Better yet, if the employer can see you reaching out to people within your industry and making links with them, they’ll be very impressed. A lot of business is based on forging and maintaining relationships. If you can help with that on some level, it can be a very useful skill.
People often forget that social media is global. Anyone, anywhere can usually find your account, unless you have gone to great lengths to make everything private. That means the lewd in-joke you and your friends made three years ago could soon be popping up on the screen of a potential employer.
It’s a good practice, then, to regularly review what you have posted. Getting social media to help you in the job world is as much about avoiding online pitfalls as it is about doing positive things. So delete anything rude, crude, or expletive ridden. A post may have been hilarious at the time, but out of context, it can be very off putting to an employer.
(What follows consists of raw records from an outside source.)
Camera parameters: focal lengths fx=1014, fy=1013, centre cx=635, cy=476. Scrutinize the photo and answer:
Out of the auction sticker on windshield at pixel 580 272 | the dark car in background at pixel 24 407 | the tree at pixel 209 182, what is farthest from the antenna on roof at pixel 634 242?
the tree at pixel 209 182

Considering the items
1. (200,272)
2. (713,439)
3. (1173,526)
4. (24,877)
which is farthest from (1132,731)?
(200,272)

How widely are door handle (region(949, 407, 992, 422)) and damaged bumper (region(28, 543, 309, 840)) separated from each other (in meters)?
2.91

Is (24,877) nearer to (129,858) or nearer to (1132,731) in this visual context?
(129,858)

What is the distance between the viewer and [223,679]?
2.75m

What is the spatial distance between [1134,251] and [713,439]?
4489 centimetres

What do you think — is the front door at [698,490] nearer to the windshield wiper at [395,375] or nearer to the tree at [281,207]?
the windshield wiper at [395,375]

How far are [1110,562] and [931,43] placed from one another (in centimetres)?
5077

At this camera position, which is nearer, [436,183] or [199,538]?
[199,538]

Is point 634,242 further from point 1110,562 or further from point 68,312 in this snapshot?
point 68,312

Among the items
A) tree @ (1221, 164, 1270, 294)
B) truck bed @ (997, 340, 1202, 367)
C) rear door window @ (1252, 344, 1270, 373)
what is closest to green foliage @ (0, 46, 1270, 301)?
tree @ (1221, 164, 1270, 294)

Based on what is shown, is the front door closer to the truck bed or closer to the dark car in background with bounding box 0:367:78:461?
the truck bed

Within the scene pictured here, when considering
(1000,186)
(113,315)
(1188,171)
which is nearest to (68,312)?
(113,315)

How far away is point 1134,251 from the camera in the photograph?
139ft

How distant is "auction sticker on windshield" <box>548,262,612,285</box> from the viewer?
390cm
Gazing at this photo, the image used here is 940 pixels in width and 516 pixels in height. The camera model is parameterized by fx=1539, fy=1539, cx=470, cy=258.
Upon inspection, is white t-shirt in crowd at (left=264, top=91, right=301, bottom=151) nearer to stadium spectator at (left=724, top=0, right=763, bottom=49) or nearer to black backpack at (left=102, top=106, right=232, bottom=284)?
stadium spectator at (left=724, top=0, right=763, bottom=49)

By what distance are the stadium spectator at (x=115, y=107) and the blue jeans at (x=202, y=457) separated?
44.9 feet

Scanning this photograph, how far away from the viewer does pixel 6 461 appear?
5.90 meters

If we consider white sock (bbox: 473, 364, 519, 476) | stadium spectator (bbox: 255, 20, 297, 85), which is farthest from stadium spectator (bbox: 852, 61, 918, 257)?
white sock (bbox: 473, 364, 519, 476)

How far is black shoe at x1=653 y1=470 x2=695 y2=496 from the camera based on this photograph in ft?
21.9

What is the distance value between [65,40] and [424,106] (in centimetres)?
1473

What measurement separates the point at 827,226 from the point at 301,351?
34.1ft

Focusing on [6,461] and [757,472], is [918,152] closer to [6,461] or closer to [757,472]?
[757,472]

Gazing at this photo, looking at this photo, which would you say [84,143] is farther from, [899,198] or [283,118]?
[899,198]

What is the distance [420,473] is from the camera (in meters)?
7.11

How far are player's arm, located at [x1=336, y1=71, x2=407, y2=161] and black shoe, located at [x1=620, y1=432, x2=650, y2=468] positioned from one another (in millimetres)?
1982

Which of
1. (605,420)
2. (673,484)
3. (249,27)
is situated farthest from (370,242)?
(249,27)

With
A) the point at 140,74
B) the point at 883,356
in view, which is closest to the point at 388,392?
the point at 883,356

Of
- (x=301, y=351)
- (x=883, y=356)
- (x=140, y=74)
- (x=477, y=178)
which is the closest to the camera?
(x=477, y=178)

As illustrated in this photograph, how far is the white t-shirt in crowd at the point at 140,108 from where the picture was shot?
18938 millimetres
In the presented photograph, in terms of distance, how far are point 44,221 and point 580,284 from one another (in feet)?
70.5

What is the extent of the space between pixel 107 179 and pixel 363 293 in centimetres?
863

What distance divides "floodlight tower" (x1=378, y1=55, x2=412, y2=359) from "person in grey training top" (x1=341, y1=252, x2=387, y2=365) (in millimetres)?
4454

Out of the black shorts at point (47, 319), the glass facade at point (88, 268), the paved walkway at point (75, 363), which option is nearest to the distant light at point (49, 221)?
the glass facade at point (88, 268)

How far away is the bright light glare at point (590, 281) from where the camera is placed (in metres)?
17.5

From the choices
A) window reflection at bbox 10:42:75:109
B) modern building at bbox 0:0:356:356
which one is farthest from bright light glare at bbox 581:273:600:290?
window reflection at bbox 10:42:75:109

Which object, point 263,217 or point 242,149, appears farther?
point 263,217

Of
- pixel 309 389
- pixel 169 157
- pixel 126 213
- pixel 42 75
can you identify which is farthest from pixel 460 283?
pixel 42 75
A clean slate on Facebook and Twitter can show you are a responsible professional at all times, who knows what is and isn’t appropriate. Employers want that, so you are helping yourself by covering your back.
What else do employers want? Up to date people. Computer literacy is something required in every job these days, and if you lack ICT qualifications, it may be hard to convey how well you can use computers. Social media can help in that. If you are on every site, and using all of them correctly, employers know you are at least a little online savvy.
Again, these tips won’t land you a job or a promotion by themselves. But neither can a CV 90% of the time. Nor can an interview. You need everything working together to get ahead in business, and just because social media is informal, that doesn’t mean it doesn’t matter. Show a good grasp of all aspects of social media, and it could one day make all the difference.